# Requirements
Copy out the entries below, switching each "match" for "detected object" and leaving everything else the same.
— begin Records for processing —
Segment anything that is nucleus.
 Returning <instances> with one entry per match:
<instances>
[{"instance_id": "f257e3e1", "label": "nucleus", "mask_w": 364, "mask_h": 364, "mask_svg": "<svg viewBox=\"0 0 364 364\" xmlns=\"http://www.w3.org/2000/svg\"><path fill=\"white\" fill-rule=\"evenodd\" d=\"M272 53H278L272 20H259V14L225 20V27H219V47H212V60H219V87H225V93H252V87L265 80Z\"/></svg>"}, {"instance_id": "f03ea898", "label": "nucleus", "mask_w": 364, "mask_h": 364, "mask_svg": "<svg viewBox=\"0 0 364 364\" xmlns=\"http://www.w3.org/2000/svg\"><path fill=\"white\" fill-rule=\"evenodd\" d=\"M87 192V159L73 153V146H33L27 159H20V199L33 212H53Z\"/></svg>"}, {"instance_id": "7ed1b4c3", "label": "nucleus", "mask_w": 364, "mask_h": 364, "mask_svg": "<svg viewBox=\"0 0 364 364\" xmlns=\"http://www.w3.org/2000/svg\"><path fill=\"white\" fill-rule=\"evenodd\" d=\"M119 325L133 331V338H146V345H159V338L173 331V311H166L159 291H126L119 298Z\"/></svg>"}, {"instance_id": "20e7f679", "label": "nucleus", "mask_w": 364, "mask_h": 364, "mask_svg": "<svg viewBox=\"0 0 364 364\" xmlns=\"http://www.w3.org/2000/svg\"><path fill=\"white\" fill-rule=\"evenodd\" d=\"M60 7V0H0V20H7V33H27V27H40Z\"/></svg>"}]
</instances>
— end Records for processing —
# Result of this exercise
Segment anything that is nucleus.
 Returning <instances> with one entry per detected object:
<instances>
[{"instance_id": "f257e3e1", "label": "nucleus", "mask_w": 364, "mask_h": 364, "mask_svg": "<svg viewBox=\"0 0 364 364\" xmlns=\"http://www.w3.org/2000/svg\"><path fill=\"white\" fill-rule=\"evenodd\" d=\"M272 53H278L272 20H259V14L225 20V27H219V47H212V60H219V87H225V93H252V87L265 80Z\"/></svg>"}, {"instance_id": "f03ea898", "label": "nucleus", "mask_w": 364, "mask_h": 364, "mask_svg": "<svg viewBox=\"0 0 364 364\" xmlns=\"http://www.w3.org/2000/svg\"><path fill=\"white\" fill-rule=\"evenodd\" d=\"M87 192V159L73 153V146H33L27 159H20V199L33 212H53Z\"/></svg>"}, {"instance_id": "7ed1b4c3", "label": "nucleus", "mask_w": 364, "mask_h": 364, "mask_svg": "<svg viewBox=\"0 0 364 364\" xmlns=\"http://www.w3.org/2000/svg\"><path fill=\"white\" fill-rule=\"evenodd\" d=\"M119 325L133 331V338H146V345H159V338L173 331V311H166L159 291H126L119 298Z\"/></svg>"}, {"instance_id": "20e7f679", "label": "nucleus", "mask_w": 364, "mask_h": 364, "mask_svg": "<svg viewBox=\"0 0 364 364\" xmlns=\"http://www.w3.org/2000/svg\"><path fill=\"white\" fill-rule=\"evenodd\" d=\"M60 7V0H0V20H7V33H27V27H40Z\"/></svg>"}]
</instances>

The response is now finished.